Son días de abatimiento patriótico
tras el pinchazo de la burbuja olímpica inflada por medios
de comunicación y políticos. Congoja que a duras penas puede atemperar la enésima
victoria de Rafael Nadal, un excelente deportista y, según parece, persona
sensata que muchos consideran ejemplar y, como tal, ideal excusa
para ondear la bandera nacional. “Nadal nos hace sentir orgullosos de
ser españoles”, es frase habitual cuando la pelota bota en un lugar
inalcanzable para el contrincante del jugador balear, en el último punto del
partido que decide un torneo.
Y me parece bien –faltaría más- que las
peripecias deportivas del tenista hagan felices a muchas de las personas que me
rodean. A mí mismo me resulta simpático este joven y prefiero que gane él a,
por ejemplo, Feliciano López. A éste, seguro que injustamente, solo me lo puedo
imaginar repartiendo suaves derechazos dirigidos a las caderas de bellas
modelos en las fiestas de eso que llaman "alta sociedad".
Sin embargo, tengo dificultades para
encontrar los puntos de conexión de lo que considero mi patria con aquella en
la que vive Nadal. Para ser justos, eso también me sucede con el vecino de
arriba, con el que apenas tengo en común un ascensor. No tengo claro que la bandera que adorna su balcón, para celebrar la victoria del campeón manacorense, sea mi bandera.
Me alegran las victorias de este tenista, como las de otros de distintas nacionalidades por lo que suponen como ejemplo de excelencia profesional, recompensa al esfuerzo y superación personal, pero no puedo identificarlas con casi nada que yo considere mi país. Ese lugar en el que viven mis padres o suegros, cada día más necesitados de una sanidad pública de calidad; o mis hijos, sometidos a continuos recortes en su educación; o mis amigos, que se buscan la vida como pueden.

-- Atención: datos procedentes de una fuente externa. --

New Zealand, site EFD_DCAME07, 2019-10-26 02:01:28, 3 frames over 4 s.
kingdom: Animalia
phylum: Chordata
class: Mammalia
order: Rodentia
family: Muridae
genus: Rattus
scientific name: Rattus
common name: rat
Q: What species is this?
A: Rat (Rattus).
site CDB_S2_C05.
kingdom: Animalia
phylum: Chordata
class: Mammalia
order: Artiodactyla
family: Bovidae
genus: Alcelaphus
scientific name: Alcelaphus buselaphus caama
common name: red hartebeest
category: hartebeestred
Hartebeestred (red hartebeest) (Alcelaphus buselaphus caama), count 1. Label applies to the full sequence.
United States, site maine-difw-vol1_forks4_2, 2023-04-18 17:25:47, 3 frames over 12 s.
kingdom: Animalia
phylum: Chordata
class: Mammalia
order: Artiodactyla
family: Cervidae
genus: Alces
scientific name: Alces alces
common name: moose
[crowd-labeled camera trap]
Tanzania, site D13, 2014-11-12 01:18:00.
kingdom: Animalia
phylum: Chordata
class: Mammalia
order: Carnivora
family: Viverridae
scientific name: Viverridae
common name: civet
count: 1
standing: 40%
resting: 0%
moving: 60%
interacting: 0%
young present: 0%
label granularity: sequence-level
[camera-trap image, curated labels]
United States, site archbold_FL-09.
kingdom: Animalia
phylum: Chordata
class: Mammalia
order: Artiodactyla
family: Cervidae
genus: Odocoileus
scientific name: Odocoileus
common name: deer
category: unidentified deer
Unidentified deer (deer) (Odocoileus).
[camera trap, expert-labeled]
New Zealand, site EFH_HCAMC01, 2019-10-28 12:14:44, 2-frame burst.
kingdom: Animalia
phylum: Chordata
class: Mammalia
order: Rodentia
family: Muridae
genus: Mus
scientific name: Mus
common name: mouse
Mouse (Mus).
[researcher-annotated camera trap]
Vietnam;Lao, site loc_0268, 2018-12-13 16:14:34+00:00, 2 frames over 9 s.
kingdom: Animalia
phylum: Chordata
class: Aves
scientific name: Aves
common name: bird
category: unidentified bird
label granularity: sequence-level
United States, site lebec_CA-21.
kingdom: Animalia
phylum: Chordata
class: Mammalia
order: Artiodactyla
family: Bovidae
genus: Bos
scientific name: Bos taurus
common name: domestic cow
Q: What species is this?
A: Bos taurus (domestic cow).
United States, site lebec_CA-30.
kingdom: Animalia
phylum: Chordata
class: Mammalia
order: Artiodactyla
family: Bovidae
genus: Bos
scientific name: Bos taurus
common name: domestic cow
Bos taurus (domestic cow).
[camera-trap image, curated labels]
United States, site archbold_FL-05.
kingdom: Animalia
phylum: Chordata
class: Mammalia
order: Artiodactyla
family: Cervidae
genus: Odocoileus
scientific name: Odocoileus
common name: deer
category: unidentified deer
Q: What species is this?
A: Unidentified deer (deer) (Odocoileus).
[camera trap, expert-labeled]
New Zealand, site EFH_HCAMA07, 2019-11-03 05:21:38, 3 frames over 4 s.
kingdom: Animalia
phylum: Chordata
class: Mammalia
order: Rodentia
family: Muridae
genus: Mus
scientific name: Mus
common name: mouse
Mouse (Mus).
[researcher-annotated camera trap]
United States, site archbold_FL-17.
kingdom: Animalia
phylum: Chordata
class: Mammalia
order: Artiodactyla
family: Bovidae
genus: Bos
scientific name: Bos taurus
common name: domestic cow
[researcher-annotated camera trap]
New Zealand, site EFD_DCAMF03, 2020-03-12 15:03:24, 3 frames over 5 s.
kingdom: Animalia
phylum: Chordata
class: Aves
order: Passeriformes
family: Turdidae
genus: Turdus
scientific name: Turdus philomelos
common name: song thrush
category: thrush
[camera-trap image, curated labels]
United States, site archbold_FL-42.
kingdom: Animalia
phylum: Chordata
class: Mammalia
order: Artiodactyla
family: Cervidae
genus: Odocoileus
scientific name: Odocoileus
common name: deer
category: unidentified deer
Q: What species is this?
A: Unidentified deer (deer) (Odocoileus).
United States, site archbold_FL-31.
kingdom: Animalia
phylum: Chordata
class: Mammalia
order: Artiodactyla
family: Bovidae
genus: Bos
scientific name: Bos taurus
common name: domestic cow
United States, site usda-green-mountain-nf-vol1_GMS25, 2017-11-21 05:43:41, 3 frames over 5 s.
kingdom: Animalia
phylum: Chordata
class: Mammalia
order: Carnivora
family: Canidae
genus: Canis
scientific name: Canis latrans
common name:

Porque, al fin y al cabo, ¿en qué
consiste la españolidad?. Grandes pensadores han abordado esta cuestión y en internet tenéis respuestas para todos los gustos. No seré yo el que aporte una simpleza a este eterno debate que, por su persistencia en el tiempo, se ha convertido en uno de los rasgos que definen a esta nación. Una pregunta identitaria que, en sí misma, ya es respuesta.
Sí diré que, desde un punto de vista íntimo, considero compatriotas míos a los que comparten conmigo un ecosistema de afectos, reflexiones o anhelos que se proyectan en una idea de progreso global. Gente que construye puentes y borra fronteras, ciudadanos de un lugar llamado mundo, como dice la canción.
Paisanos como ese maravilloso inglés llamado Simon; Gema, que rehizo su vida en Alemania; Pablo, mi querido argentino; o Mauricio, ese soñador chileno al que solo conozco en el mundo virtual. O tantas gentes a las que no puedo poner cara pero de las que me siento tan próximo, aunque sea por compartir ocasionalmente una mancha de color en algún estudio sobre características de la población mundial.
Quizás
por todo esto, frente al adjetivo compatriota prefiero el inventado de “compartiota”,
con el que trato de designar a personas que comparten conmigo -o podrían llegar a hacerlo- lo que son y yo
con ellas lo que soy.
Y, por si a estas alturas alguien lo dudaba, entre esas cosas que podríamos compartir no se halla un campo de tenis. No sé jugar.
Y, por si a estas alturas alguien lo dudaba, entre esas cosas que podríamos compartir no se halla un campo de tenis. No sé jugar.